-- ABOUT THIS TASK --
The whole listing, from first line to last: copy it exactly.

========================================================================

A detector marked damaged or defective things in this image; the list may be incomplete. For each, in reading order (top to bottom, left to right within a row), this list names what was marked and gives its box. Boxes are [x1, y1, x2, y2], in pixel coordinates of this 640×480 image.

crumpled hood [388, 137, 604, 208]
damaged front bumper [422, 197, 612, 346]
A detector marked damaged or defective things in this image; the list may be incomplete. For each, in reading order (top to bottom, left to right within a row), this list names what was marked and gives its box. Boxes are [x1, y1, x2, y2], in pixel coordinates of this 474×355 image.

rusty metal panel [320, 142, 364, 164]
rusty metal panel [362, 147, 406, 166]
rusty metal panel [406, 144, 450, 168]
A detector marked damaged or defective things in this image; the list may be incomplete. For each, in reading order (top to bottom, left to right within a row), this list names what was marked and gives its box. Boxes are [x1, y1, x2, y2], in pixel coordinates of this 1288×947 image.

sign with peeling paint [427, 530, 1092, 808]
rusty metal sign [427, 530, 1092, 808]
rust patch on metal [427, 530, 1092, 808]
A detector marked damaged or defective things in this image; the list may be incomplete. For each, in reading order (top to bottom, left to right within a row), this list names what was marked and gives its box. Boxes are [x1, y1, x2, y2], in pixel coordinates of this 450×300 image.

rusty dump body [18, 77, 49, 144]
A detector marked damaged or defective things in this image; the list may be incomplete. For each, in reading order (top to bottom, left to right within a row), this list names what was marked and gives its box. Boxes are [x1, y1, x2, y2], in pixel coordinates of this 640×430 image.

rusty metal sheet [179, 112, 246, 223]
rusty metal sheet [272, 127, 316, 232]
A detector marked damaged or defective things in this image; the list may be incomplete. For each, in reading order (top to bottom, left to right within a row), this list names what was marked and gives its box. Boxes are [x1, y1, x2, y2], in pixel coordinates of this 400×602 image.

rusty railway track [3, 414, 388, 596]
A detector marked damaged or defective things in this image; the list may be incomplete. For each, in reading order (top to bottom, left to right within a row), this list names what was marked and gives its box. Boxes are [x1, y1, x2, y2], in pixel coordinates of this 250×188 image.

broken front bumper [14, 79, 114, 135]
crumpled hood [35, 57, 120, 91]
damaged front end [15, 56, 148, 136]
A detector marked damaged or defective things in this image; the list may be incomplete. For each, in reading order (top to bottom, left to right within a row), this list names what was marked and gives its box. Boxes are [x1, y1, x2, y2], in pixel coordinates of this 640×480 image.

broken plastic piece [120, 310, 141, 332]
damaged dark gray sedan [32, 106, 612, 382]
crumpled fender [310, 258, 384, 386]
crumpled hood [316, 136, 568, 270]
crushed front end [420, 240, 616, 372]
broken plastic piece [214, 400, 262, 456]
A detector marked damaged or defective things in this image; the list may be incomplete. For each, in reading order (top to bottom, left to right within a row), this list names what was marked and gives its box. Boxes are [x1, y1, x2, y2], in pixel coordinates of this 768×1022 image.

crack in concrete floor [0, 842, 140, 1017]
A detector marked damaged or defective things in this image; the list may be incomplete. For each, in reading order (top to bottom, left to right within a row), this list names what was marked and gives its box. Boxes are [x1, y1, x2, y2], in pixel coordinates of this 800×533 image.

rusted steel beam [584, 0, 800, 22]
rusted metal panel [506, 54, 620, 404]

========================================================================

-- YOUR SOLUTION --
A detector marked damaged or defective things in this image; the list may be incomplete. For each, in reading order (top to bottom, left to right within a row), this list names what was marked and gives its box. Boxes are [x1, y1, x2, y2], in pixel coordinates of this 640×480 image.

crumpled hood [388, 137, 604, 208]
damaged front bumper [422, 197, 612, 346]
A detector marked damaged or defective things in this image; the list may be incomplete. For each, in reading order (top to bottom, left to right within a row), this list names what was marked and gives its box. Boxes are [x1, y1, x2, y2], in pixel coordinates of this 474×355 image.

rusty metal panel [320, 142, 364, 164]
rusty metal panel [362, 147, 406, 166]
rusty metal panel [406, 144, 450, 168]
A detector marked damaged or defective things in this image; the list may be incomplete. For each, in reading order (top to bottom, left to right within a row), this list names what was marked and gives its box. Boxes are [x1, y1, x2, y2], in pixel coordinates of this 1288×947 image.

sign with peeling paint [427, 530, 1092, 808]
rusty metal sign [427, 530, 1092, 808]
rust patch on metal [427, 530, 1092, 808]
A detector marked damaged or defective things in this image; the list may be incomplete. For each, in reading order (top to bottom, left to right within a row), this list names what was marked and gives its box. Boxes are [x1, y1, x2, y2], in pixel coordinates of this 450×300 image.

rusty dump body [18, 77, 49, 144]
A detector marked damaged or defective things in this image; the list may be incomplete. For each, in reading order (top to bottom, left to right within a row), this list names what was marked and gives its box. Boxes are [x1, y1, x2, y2], in pixel coordinates of this 640×430 image.

rusty metal sheet [179, 112, 246, 223]
rusty metal sheet [272, 127, 316, 232]
A detector marked damaged or defective things in this image; the list may be incomplete. For each, in reading order (top to bottom, left to right within a row), this list names what was marked and gives its box. Boxes are [x1, y1, x2, y2], in pixel coordinates of this 400×602 image.

rusty railway track [3, 414, 388, 596]
A detector marked damaged or defective things in this image; the list may be incomplete. For each, in reading order (top to bottom, left to right within a row), this list names what was marked and gives its box. Boxes are [x1, y1, x2, y2], in pixel coordinates of this 250×188 image.

broken front bumper [14, 79, 114, 135]
crumpled hood [35, 57, 120, 91]
damaged front end [15, 56, 148, 136]
A detector marked damaged or defective things in this image; the list may be incomplete. For each, in reading order (top to bottom, left to right within a row), this list names what was marked and gives its box. Boxes are [x1, y1, x2, y2], in pixel coordinates of this 640×480 image.

broken plastic piece [120, 310, 141, 332]
damaged dark gray sedan [32, 106, 612, 382]
crumpled fender [310, 258, 384, 386]
crumpled hood [316, 136, 568, 270]
crushed front end [420, 240, 616, 372]
broken plastic piece [214, 400, 262, 456]
A detector marked damaged or defective things in this image; the list may be incomplete. For each, in reading order (top to bottom, left to right within a row), this list names what was marked and gives its box. Boxes are [x1, y1, x2, y2], in pixel coordinates of this 768×1022 image.

crack in concrete floor [0, 842, 140, 1017]
A detector marked damaged or defective things in this image; the list may be incomplete. For each, in reading order (top to bottom, left to right within a row), this list names what was marked and gives its box. Boxes are [x1, y1, x2, y2], in pixel coordinates of this 800×533 image.

rusted steel beam [584, 0, 800, 22]
rusted metal panel [506, 54, 620, 404]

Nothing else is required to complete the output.